The Gift of Failure

A look at the positive side of failure, especially in running.

By on August 19, 2016 | 4 comments

AJW's TaproomEvery year in August, as I wind up my batteries for the start of the new school year, I choose a book to read that will help get me in the right mindset. In that context, this past week, I read Jessica Lahey’s great new book The Gift of Failure. In this book, Lahey lays out a compelling argument for parents and educators to embrace and even celebrate failure. In our “everybody gets a trophy” culture, Lahey notes, we are unwittingly insulating the next generation from disappointment and adversity and along the way preventing today’s youth from developing the tools for success that ultimately can be nurtured only through failure.

Not surprisingly, as an educator, a father and a runner, Lahey’s book got me thinking about the many failures in my life. Some bigger than others, certainly, but all, ultimately, deeply valuable learning experiences. In my life as an ultrarunner, the failures have, at times, been particularly acute. And each time, these failures have provided me with a launch to something greater.

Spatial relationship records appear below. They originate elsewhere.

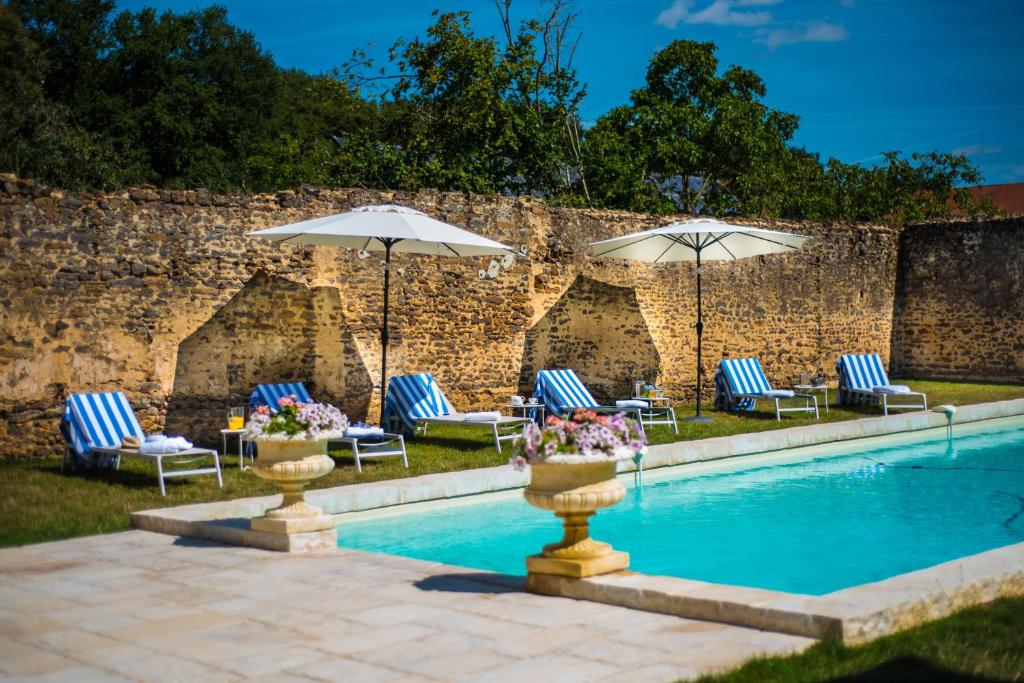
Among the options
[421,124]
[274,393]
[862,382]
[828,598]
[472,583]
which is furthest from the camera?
[421,124]

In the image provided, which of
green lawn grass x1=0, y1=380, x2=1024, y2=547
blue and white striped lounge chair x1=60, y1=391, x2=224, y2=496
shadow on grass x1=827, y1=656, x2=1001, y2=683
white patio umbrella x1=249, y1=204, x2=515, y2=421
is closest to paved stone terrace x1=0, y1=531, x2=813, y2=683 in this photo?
shadow on grass x1=827, y1=656, x2=1001, y2=683

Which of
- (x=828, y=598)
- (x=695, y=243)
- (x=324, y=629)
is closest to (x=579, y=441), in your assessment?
(x=828, y=598)

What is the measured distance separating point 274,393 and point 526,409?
3531mm

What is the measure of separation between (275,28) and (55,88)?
30.4 ft

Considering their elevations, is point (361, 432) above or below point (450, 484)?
above

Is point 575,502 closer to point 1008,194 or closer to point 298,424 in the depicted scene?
point 298,424

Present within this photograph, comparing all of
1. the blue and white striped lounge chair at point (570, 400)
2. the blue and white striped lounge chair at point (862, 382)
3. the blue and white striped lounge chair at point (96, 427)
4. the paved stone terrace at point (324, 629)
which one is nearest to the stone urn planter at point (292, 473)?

Of course, none of us, when we toe the line in a race, are attempting to fail. In fact, it is quite the contrary. However, inevitably, given the capricious nature of long distance running, failure invariably lurks around every corner. Experience suggests that each time we fail we are made more complete. Then, equipped with the tools of memory and understanding, we hopefully grow from those failures.

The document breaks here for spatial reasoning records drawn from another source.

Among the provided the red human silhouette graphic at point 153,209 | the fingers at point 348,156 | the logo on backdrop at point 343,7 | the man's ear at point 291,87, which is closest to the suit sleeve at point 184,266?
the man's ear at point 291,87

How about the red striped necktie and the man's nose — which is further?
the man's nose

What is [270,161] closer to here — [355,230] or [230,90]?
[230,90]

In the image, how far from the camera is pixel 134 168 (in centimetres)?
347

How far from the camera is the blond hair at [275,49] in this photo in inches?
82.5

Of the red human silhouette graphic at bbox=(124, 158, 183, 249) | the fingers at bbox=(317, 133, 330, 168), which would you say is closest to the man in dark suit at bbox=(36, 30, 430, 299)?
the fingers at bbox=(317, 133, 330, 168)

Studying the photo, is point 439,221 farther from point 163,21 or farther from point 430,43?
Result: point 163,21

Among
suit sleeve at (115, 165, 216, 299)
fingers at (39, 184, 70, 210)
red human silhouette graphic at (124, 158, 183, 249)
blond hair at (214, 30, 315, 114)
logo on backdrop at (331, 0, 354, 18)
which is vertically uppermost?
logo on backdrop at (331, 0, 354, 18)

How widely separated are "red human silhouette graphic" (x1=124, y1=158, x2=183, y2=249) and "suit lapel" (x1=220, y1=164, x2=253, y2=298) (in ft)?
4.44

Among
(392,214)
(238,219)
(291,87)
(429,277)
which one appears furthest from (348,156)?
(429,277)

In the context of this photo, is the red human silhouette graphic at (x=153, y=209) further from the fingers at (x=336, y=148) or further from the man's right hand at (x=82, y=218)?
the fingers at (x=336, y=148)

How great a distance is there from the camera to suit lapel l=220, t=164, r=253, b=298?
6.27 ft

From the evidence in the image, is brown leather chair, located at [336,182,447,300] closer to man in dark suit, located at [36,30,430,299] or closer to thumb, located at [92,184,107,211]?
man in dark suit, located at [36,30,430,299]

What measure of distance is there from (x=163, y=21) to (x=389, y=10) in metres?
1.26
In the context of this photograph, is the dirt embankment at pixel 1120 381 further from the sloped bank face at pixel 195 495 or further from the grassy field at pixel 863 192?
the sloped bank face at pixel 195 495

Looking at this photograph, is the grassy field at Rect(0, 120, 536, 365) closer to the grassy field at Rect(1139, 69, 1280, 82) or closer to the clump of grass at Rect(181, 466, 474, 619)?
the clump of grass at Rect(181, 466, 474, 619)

Of my many running failures, none has been more meaningful than my experience a dozen years ago at the 2004 Angeles Crest 100 where, after running a hard fought second place to Guillermo Medina, I succumbed to rhabdomyolysis and acute renal failure. The subsequent eight-day hospital stay taught me volumes about expectations and limits and set the table for the next stage in my ultrarunning career.

And yet, that failure also taught me so much more. Essentially, my kidneys failed at that race because I over-loaded them beyond their capacity to function. In the process of running 100 miles through the hot, dusty mountains of Southern California I forced my body beyond its limits and I failed. Not only was this a valuable lesson for my running but an essential lesson for my life. How many times do we overload our systems these days?

Too often today’s world pushes us beyond reasonable expectations. Too often we are forced to make decisions and choices that can be dangerous to ourselves and others and ultimately can disrupt our equilibrium. Too often, quite simply, we are driven to places in which we cease to adequately function. In these moments, I believe, the failures and disappointments inherent in long distance ultrarunning have much to share and teach. In these moments, the gift of failure provides the essential tools for success. In the end, in these moments of failure and despair on the run, we can find ways to forge on that can steer us even through life’s most turbulent waters.

Bottoms up!

AJW’s Beer of the Week

Earlier this summer when I was out in Colorado I enjoyed several great beers. Interestingly, my favorite new beer was not from Colorado, but, rather, from neighboring New Mexico. Elevated IPA from La Cumbre Brewing Company in Albuquerque, New Mexico proved to be my go-to beer throughout the month in Silverton. Smooth and hopped just right, Elevated IPA is perfectly balanced and fun to drink.

Call for Comments (from Bryon)

  • What have been some of your most productive failures, whether in life or running more broadly?
  • What have you learned from them? Where have they lead you?
Andy Jones-Wilkins
finished in the top 10 men at the Western States 100 7-straight times. He's sponsored by Patagonia and Drymax socks and is iRunFar's editorialist.